What is needed: Please write out every line of the material below without changing a single character.

[[ Data under study open ]]

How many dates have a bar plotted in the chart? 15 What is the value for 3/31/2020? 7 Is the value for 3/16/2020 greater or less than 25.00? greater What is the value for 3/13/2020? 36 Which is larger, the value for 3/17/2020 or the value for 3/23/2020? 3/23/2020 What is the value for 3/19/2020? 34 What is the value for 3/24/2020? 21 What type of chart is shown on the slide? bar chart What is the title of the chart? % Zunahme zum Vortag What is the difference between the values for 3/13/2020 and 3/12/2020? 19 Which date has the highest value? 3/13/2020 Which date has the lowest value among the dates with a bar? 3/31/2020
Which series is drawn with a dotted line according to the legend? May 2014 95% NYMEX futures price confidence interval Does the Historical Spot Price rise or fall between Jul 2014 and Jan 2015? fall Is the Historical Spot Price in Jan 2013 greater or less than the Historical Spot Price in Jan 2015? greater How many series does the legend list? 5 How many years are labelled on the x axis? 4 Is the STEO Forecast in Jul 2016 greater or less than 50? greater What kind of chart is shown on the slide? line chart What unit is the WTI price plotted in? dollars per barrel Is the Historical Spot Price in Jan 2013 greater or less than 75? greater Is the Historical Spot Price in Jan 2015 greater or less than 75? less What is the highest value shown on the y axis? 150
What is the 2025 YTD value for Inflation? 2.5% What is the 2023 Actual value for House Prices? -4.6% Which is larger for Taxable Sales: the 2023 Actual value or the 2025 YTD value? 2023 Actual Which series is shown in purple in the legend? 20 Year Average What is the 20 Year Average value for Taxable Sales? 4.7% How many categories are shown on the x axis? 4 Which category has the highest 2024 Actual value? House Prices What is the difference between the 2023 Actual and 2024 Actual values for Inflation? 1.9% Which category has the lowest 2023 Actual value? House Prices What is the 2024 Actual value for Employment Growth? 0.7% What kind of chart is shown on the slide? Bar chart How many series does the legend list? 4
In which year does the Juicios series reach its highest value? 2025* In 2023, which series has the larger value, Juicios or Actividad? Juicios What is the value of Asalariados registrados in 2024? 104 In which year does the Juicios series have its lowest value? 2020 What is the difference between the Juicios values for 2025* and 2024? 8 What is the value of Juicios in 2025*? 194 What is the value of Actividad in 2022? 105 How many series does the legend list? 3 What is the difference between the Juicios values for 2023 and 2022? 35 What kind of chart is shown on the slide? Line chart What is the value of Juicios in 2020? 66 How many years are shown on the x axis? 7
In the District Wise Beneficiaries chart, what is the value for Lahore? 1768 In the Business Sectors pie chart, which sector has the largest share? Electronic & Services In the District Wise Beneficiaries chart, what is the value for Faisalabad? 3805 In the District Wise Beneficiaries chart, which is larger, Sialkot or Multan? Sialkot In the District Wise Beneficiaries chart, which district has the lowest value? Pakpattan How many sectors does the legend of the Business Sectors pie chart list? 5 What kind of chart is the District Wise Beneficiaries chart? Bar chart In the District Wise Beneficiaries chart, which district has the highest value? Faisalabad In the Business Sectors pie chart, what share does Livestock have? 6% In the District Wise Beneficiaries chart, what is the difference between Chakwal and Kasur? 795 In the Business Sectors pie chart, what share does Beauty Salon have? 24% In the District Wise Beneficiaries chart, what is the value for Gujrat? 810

[[ Data under study closed ]]

Expected answer:
How many dates have a bar plotted in the chart? 15 What is the value for 3/31/2020? 7 Is the value for 3/16/2020 greater or less than 25.00? greater What is the value for 3/13/2020? 36 Which is larger, the value for 3/17/2020 or the value for 3/23/2020? 3/23/2020 What is the value for 3/19/2020? 34 What is the value for 3/24/2020? 21 What type of chart is shown on the slide? bar chart What is the title of the chart? % Zunahme zum Vortag What is the difference between the values for 3/13/2020 and 3/12/2020? 19 Which date has the highest value? 3/13/2020 Which date has the lowest value among the dates with a bar? 3/31/2020
Which series is drawn with a dotted line according to the legend? May 2014 95% NYMEX futures price confidence interval Does the Historical Spot Price rise or fall between Jul 2014 and Jan 2015? fall Is the Historical Spot Price in Jan 2013 greater or less than the Historical Spot Price in Jan 2015? greater How many series does the legend list? 5 How many years are labelled on the x axis? 4 Is the STEO Forecast in Jul 2016 greater or less than 50? greater What kind of chart is shown on the slide? line chart What unit is the WTI price plotted in? dollars per barrel Is the Historical Spot Price in Jan 2013 greater or less than 75? greater Is the Historical Spot Price in Jan 2015 greater or less than 75? less What is the highest value shown on the y axis? 150
What is the 2025 YTD value for Inflation? 2.5% What is the 2023 Actual value for House Prices? -4.6% Which is larger for Taxable Sales: the 2023 Actual value or the 2025 YTD value? 2023 Actual Which series is shown in purple in the legend? 20 Year Average What is the 20 Year Average value for Taxable Sales? 4.7% How many categories are shown on the x axis? 4 Which category has the highest 2024 Actual value? House Prices What is the difference between the 2023 Actual and 2024 Actual values for Inflation? 1.9% Which category has the lowest 2023 Actual value? House Prices What is the 2024 Actual value for Employment Growth? 0.7% What kind of chart is shown on the slide? Bar chart How many series does the legend list? 4
In which year does the Juicios series reach its highest value? 2025* In 2023, which series has the larger value, Juicios or Actividad? Juicios What is the value of Asalariados registrados in 2024? 104 In which year does the Juicios series have its lowest value? 2020 What is the difference between the Juicios values for 2025* and 2024? 8 What is the value of Juicios in 2025*? 194 What is the value of Actividad in 2022? 105 How many series does the legend list? 3 What is the difference between the Juicios values for 2023 and 2022? 35 What kind of chart is shown on the slide? Line chart What is the value of Juicios in 2020? 66 How many years are shown on the x axis? 7
In the District Wise Beneficiaries chart, what is the value for Lahore? 1768 In the Business Sectors pie chart, which sector has the largest share? Electronic & Services In the District Wise Beneficiaries chart, what is the value for Faisalabad? 3805 In the District Wise Beneficiaries chart, which is larger, Sialkot or Multan? Sialkot In the District Wise Beneficiaries chart, which district has the lowest value? Pakpattan How many sectors does the legend of the Business Sectors pie chart list? 5 What kind of chart is the District Wise Beneficiaries chart? Bar chart In the District Wise Beneficiaries chart, which district has the highest value? Faisalabad In the Business Sectors pie chart, what share does Livestock have? 6% In the District Wise Beneficiaries chart, what is the difference between Chakwal and Kasur? 795 In the Business Sectors pie chart, what share does Beauty Salon have? 24% In the District Wise Beneficiaries chart, what is the value for Gujrat? 810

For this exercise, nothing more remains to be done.